▶ [Exercise goal] As you look over the data below, please find each line where the word "site" appears, then copy it.

▶ [Task material]
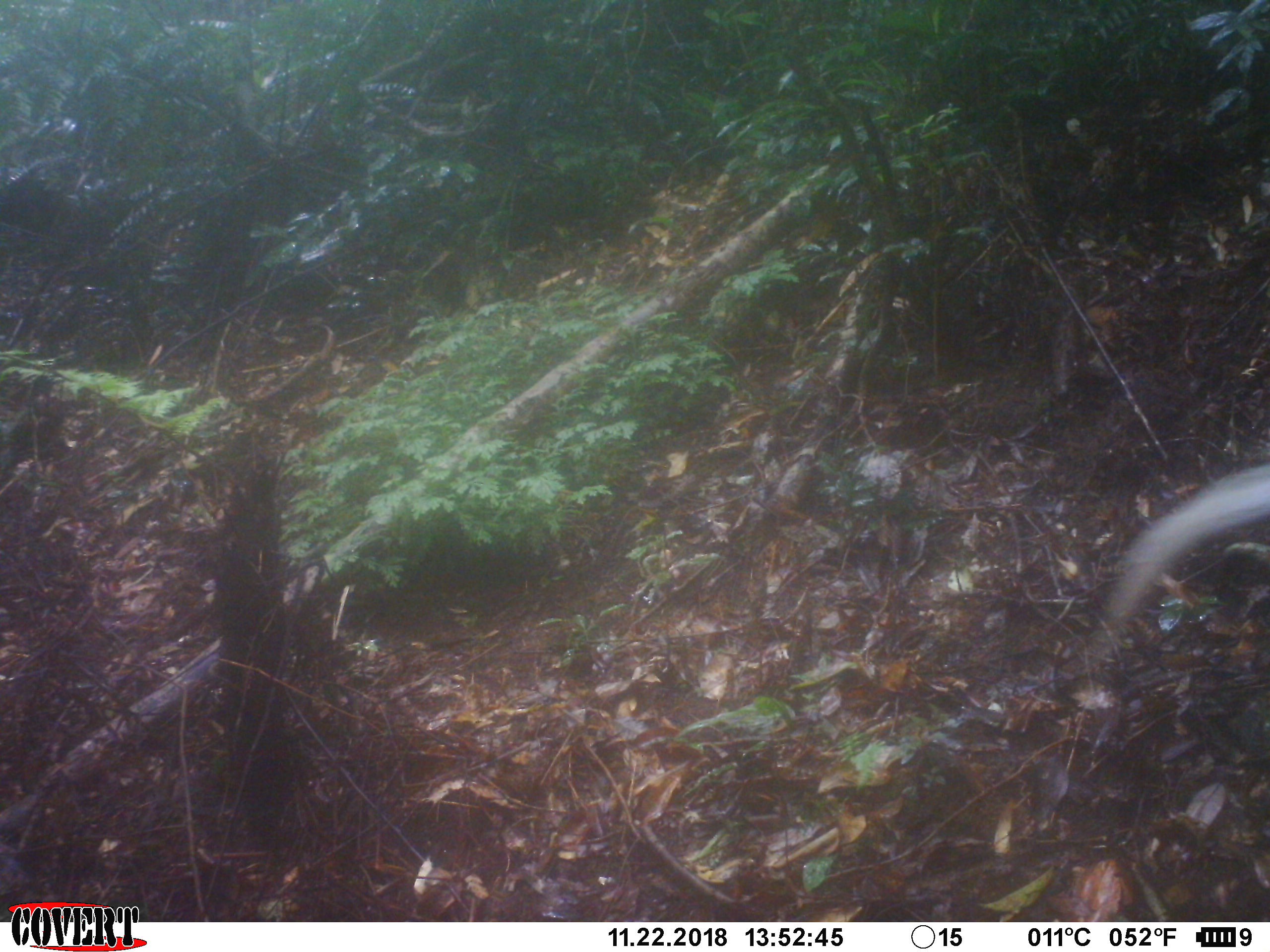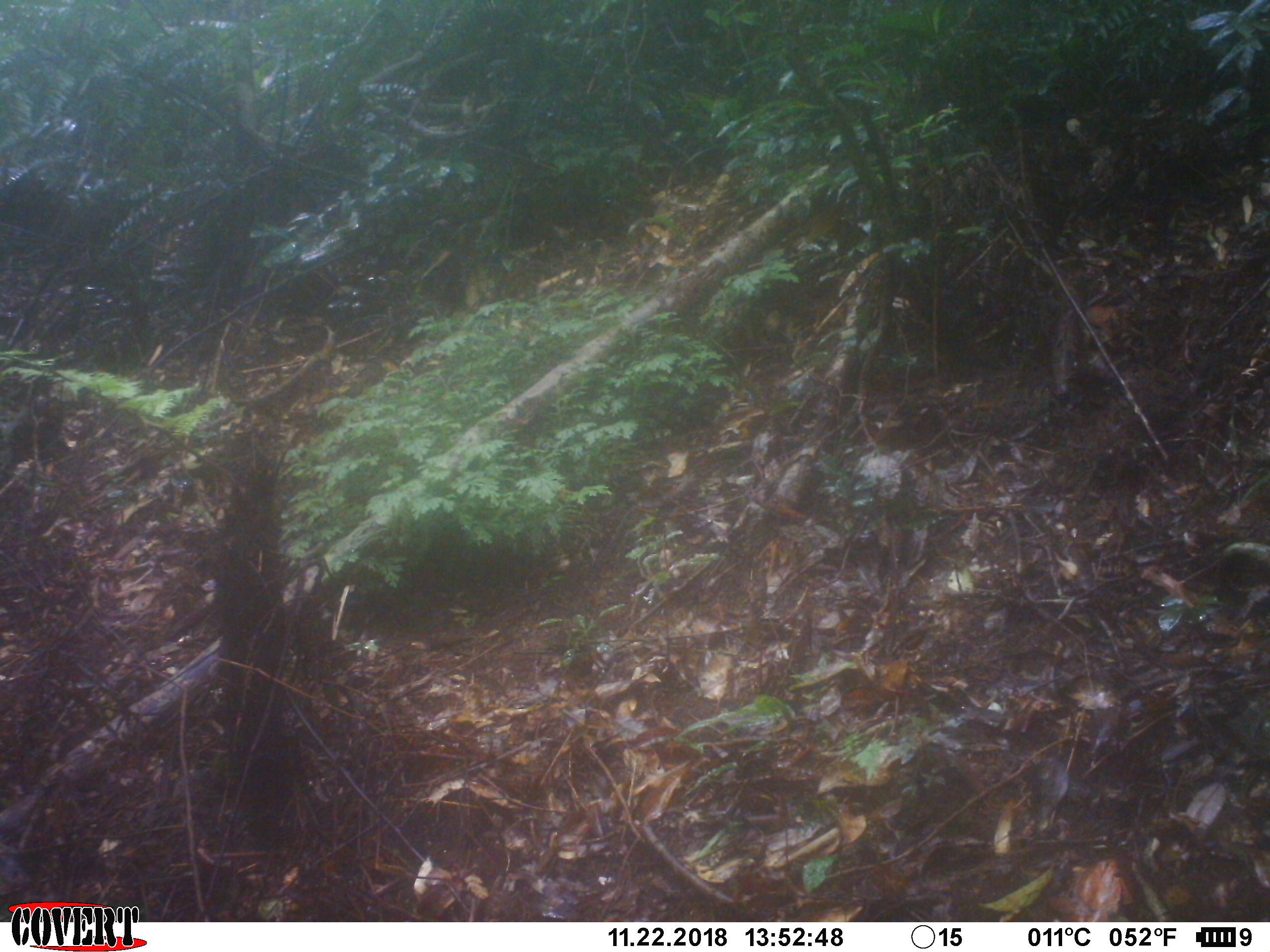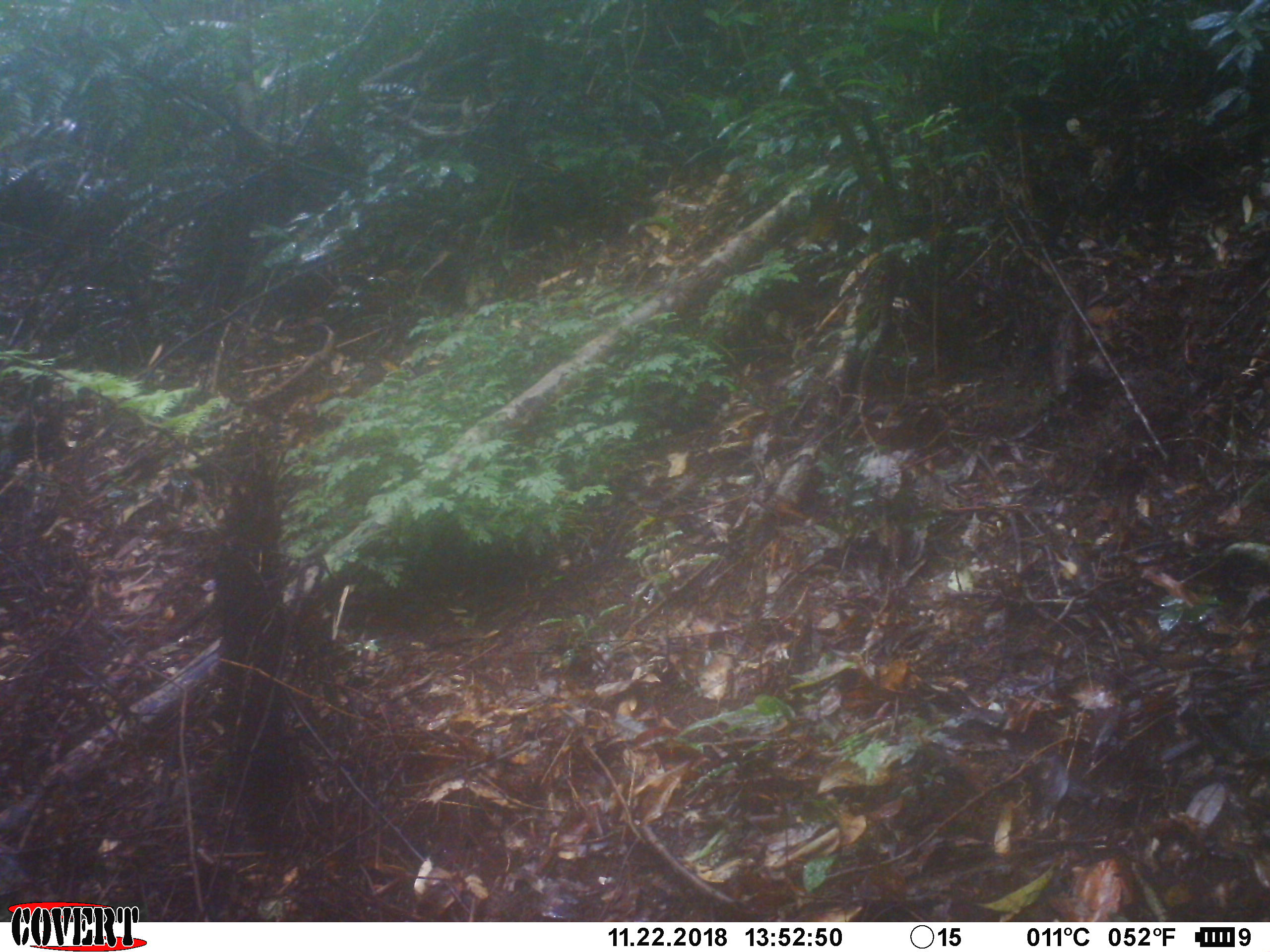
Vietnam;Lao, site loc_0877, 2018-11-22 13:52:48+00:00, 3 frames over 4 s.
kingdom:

---

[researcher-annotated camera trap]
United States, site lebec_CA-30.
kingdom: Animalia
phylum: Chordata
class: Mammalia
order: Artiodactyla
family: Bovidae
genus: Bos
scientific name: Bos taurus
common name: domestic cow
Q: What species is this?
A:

▶ [Answer to this problem]
Vietnam;Lao, site loc_0877, 2018-11-22 13:52:48+00:00, 3 frames over 4 s.
United States, site lebec_CA-30.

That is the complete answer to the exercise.